Rubbish, rubbish and rubbish - it's hard to argue with Chippy

TV VIEW : YOU COULD have done with Mrs Brown’s Boys or Jason Byrne or Neil Delamere popping their heads in the door of the RTÉ…

TV VIEW: YOU COULD have done with Mrs Brown's Boysor Jason Byrne or Neil Delamere popping their heads in the door of the RTÉ studio overlooking a sea of empty green seats in the Aviva Stadium on Saturday night. Anyone to put a smile on the faces of Messrs Giles, Dunphy and Brady, who you'd swear had been put through the wringer mangle in a torture chamber rather than witness Ireland take another onward step towards the Euro 2012 finals.

Maybe it needed someone like Brendan O’Carroll’s alter ego to barge through the door, knock Bill O’Herlihy off his swivel chair and put an arm around Liam Brady – the prodigal son of the analysts, returned from his stint as part of the Ireland management backroom team to be a part of the TV panel – who was seen as Giovanni Trapattoni’s defender-in-chief.

Poor Liam had the arrows firing from everywhere; from Bill at the top of the table and from Eamon Dunphy to his immediate left. “We dodged a bullet tonight,” opined Dunphy in the aftermath of the game with Macedonia, nearly two hours after he had finished his pre-match prediction with the assertion he was worried about the outcome and the rider, “I hope to God I’m wrong”.

Well, Dunphy – thanks be – was wrong. But only just, after a display which brought about the win if giving everyone watching heart palpitations right up to the very end.

READ MORE

“It was a poor performance, but the result was right,” added Dunphy, while John Giles couldn’t fathom why Ireland teams – even those gifted two goals by a goalkeeper named Edin Nuredinoski who looked eerily like Mr Bean and possessed the same calamitous traits – couldn’t kick-on from being two goals up early on.

“When we have something to hold on to, (we) seem to get more negative . . . . the best way is to grow with the goals and to dominate teams,” said Giles.

Brady was taking deep breaths before providing the facts of life. Simply put, Ireland doesn’t have the players to play the way his fellow-analysts would want.

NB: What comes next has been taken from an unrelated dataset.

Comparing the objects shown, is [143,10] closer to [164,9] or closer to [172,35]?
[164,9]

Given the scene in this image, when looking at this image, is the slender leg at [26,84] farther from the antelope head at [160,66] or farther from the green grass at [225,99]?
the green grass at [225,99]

“It’s not just the Trapattoni era,” said Brady with a little bit of exasperation. “It’s Irish football. We haven’t the players who are really comfortable on the ball at the back to build up from the back; we haven’t got the central midfield players who would spray the ball around, and Trap has gone for this (system), trusting people to do a hard-working job, to play with determination, to not do anything silly. It’s been getting us results,” said Chippy, pointing out that they were actually joint top of the table.

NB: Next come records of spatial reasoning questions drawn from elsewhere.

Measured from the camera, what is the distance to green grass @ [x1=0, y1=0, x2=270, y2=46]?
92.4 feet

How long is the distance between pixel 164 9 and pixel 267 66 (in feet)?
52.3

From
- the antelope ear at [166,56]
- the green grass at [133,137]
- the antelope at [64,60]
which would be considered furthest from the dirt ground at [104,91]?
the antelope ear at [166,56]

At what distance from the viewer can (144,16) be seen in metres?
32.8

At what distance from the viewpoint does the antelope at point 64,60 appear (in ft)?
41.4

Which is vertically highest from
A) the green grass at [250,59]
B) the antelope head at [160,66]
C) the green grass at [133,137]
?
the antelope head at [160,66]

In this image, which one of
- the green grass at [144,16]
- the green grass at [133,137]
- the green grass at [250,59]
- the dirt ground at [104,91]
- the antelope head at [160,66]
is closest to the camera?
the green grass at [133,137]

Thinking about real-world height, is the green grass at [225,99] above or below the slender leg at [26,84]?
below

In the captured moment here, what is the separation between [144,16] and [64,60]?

Bill seemed to be enjoying himself, stirring the pot with a big stick. Swivelling around in his chair, he wondered about the half-empty stadium for an important European Championship game. O’Herlihy had only started to make his point when Brady’s exasperation blew a fuse.

“Can I put a populist point?” wondered Bill. “Another one?” asked Chippy with the tone that he was running out of patience on populism “Yes,” continued Bill. “I’m looking at the crowds tonight . . . . .” He never did get to finish the point, although we all knew where he was going.

Brady jumped in with what was to become the buzz word for night. Rubbish. “You’re going to say that’s down to the football we play? That’s rubbish. That’s rubbish. That is rubbish. That’s rubbish,” said Liam, as if saying the “R” word often enough would make Bill back down. “That’s down to the working man, or the football supporters in Ireland not having any money in his pocket. That’s down to the football supporter in Ireland keeping the money so he has to pay for his heat. Do not go down that road Bill, that really is rubbish.”

If Bill thought he was going to get some back-up from Eamon and John, who had made clear their displeasure at the way Trapattoni’s team play the beautiful game, there was none forthcoming. “I think Liam is right. People don’t have €60 to come here. If you’re bringing two kids, that’s €180 . . . the natural constituents for football are the people hit hardest by this recession.”

Not having to fight his own corner for a change, Brady came in with a sucker punch. “That’s below the belt, that is. That’s a punch below the belt,” he said to Bill, who was now on the defensive.

“I don’t think it’s below the belt. It’s a fair question on the basis we are not an attractive team to watch.”

Giles, though, was siding with his pundits. “I think it’s an unfair comment, Bill,” said Giles – with Brady feeling vindicated by interrupting with, “There you go!” – who then went on to make the point that the stadium was full in the days when Jack Charlton’s team also played unattractive football.

It was the same theme on Sky Sports where Kevin Moran was making his point: “I think there may well also be a little bit of apathy towards this team at the moment, the disappointing result v Russia. Are we going to do well? Are we going to qualify?

“During the good times there was almost the expectation this was going to happen (qualify), I just hope this team can turn the corner and get a qualification and then maybe the crowds can come rolling back.”